Saturday, August 2, 2025

Well then...7.31.2025

     “Well then…” These words can be uttered in a variety of contexts and can disclose a variety of different mindsets. They can potentially be positive, negative, or even a neutral response to different contexts. The power of these words is that they assume that we (you and/or I) are moving on to the next thing. Whether we have triumphed, been defeated, or simply find ourselves moving along. We can say “well then” and figure out what is next. 

    There are various times and seasons of our lives that are significant “well then” moments. Some of them are biggies. Consider graduations, marriages, and new ministry opportunities. These are moments that are points of closure as well as beginnings. These are the moments when a considered “well then” helps us to consider what we will do, where we will go, how we will act, and whether we will be changed or not. The young graduate, candidate for ministry, or bride who does not think anything is changing is in for a rude awakening! A deep breath, a considered look to the future, and a pause with a “well then”, helps the person transitioning to adapt with purpose and determination rather than just letting things happen to her. 
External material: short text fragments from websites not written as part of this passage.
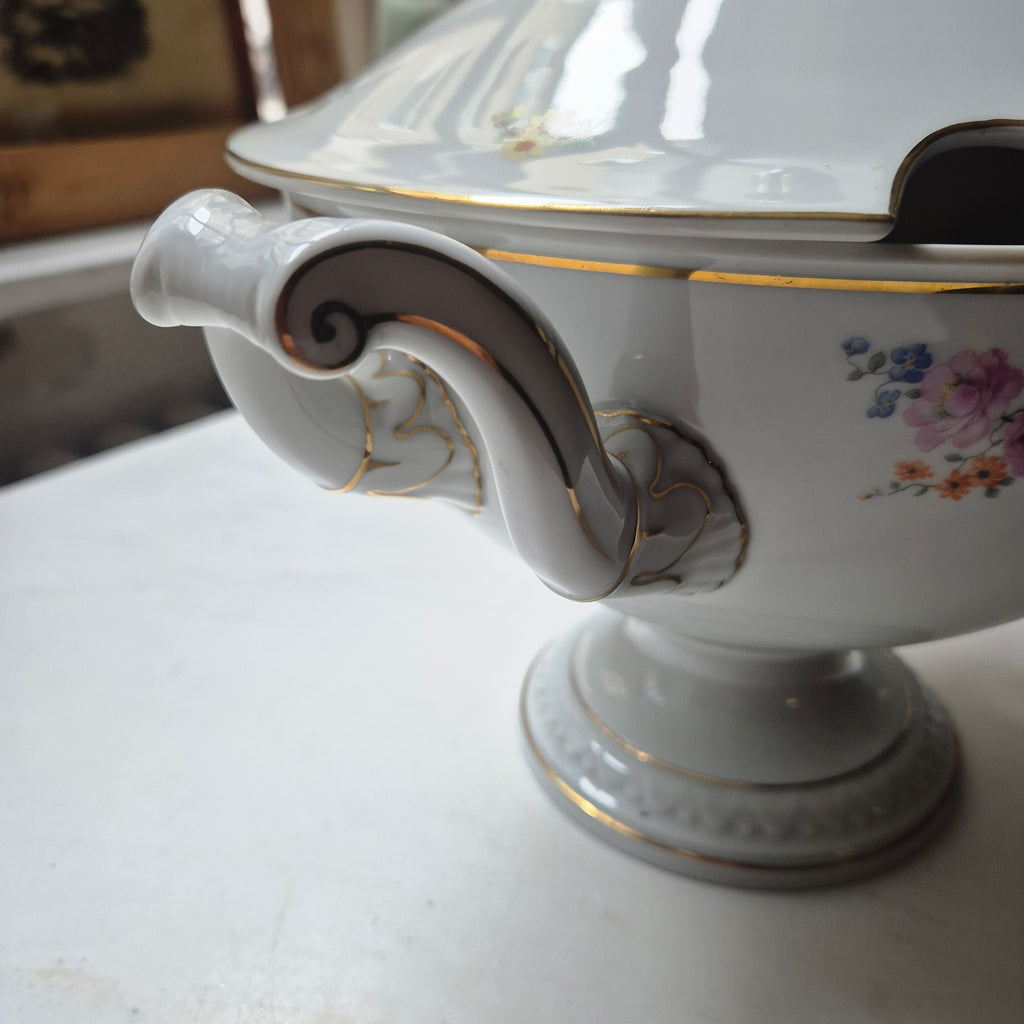 Antike große Rosenthal Empire Terrine Suppenterrine Schüssel mit Deckel Blumenmalerei Porzellan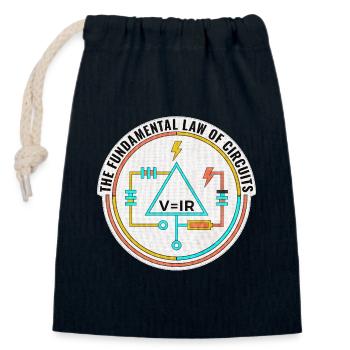 Cadeau pour ingénieur électricien, chemise Funny Circuits - Sac cadeau en coton avec cordon (14 x 20 cm) - bleu marine - Devant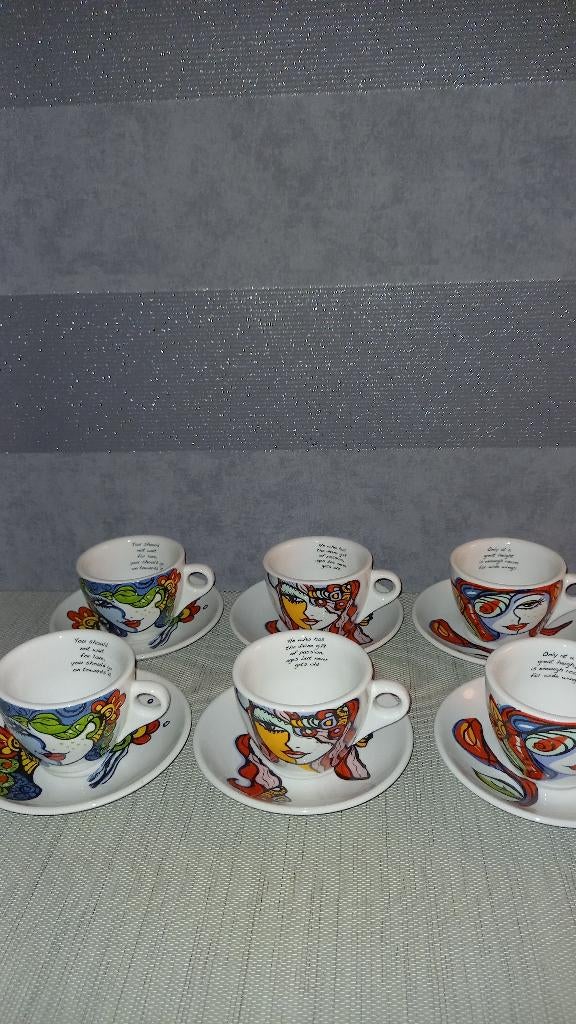 Josien Broeren koffie serviesje, Ophalen of Verzenden, Zo goed als nieuw, Porselein, Kop(pen) en/of Schotel(s)
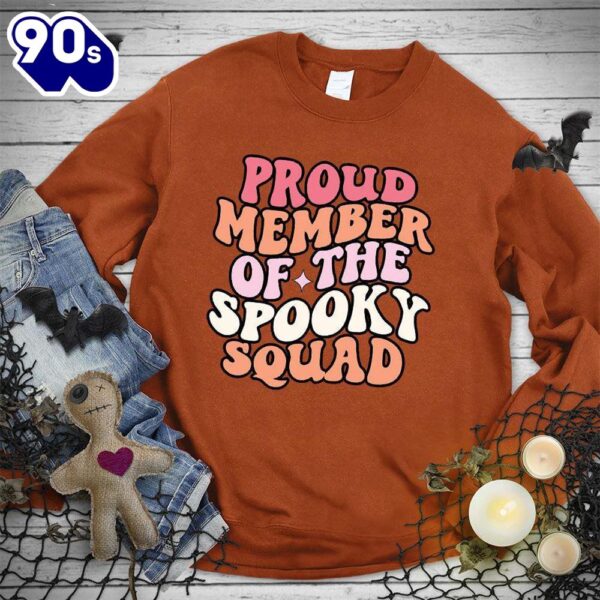 Happy Hallothanksmas Gift Funny Proud Member Of The Spooky Squad Colored Edition Sweatshirt For Man And Women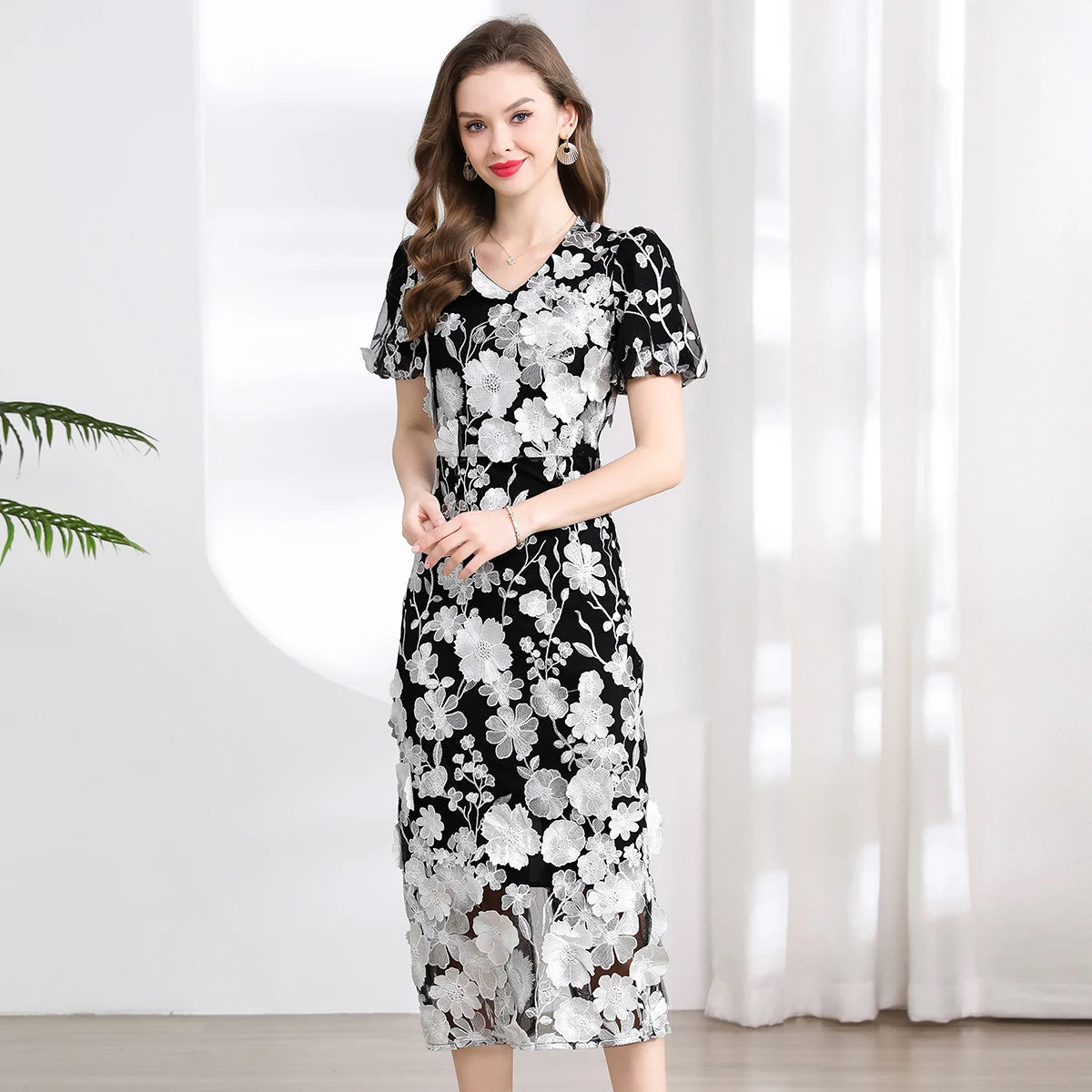 Summer High-end Embroidery Lace Prom Dress Women French Luxury 3D Flower Short Sleeve Long Dress Party Bodycon Holiday Vestido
    Saying “well then” to ourselves, a colleague, a friend, our even our spouse is a reminder that even the end of significant moments of our lives also serve as beginnings. As we adjust to the wedding band, hang the diploma, or get acclimatized to new surroundings we are given the opportunity to look at this new situation with fresh eyes. Learning from our mistakes but leaving them behind, we can lean into the future with hope, purpose, and determination. 

    I have often found in my life that the very next thing that I say after a good, heartfelt “well then”, is a reflective “now what?” The key to considering what comes next is clarity about where you have been and what you have accomplished. You can’t really inhabit “now what” until you are absolutely certain that you have finished what came before, paused through a period of “well then”, and are prepared to invest your time, talent, and treasure in “now what”. I have found that quite a bit of personal failure comes from not allowing enough time to ask these pertinent questions, in the right order, with sufficient patience. I am reminded of the following passage:

“Philippians 3:12   Not that I have already obtained this or am already perfect, but I press on to make it my own, because Christ Jesus has made me his own. Philippians 3:13 Brothers, I do not consider that I have made it my own. But one thing I do: forgetting what lies behind and straining forward to what lies ahead, Philippians 3:14 I press on toward the goal for the prize of the upward call of God in Christ Jesus.” (Philippians 3:12-14 ESV)

This is kind of a “well then”— “Now what” text. We pause with Paul to reflect. We join him in considering who we are in Christ. And we consider what is to come in our journey of faith. Though he documents this process in this text to the Philippian Church, this kind of pause before proceeding lies at the heart of successful Christian living. If there is no pause to reflect on the past and prepare for the future, if past and present merely collapse onto one another we will grow restless and unfocused. We need those moments. We need to look back and put the past “to bed”. Say “well then” and move on to the next thing. It is hard to say, “now what”, and to move on to the next thing when we cannot let the last thing go.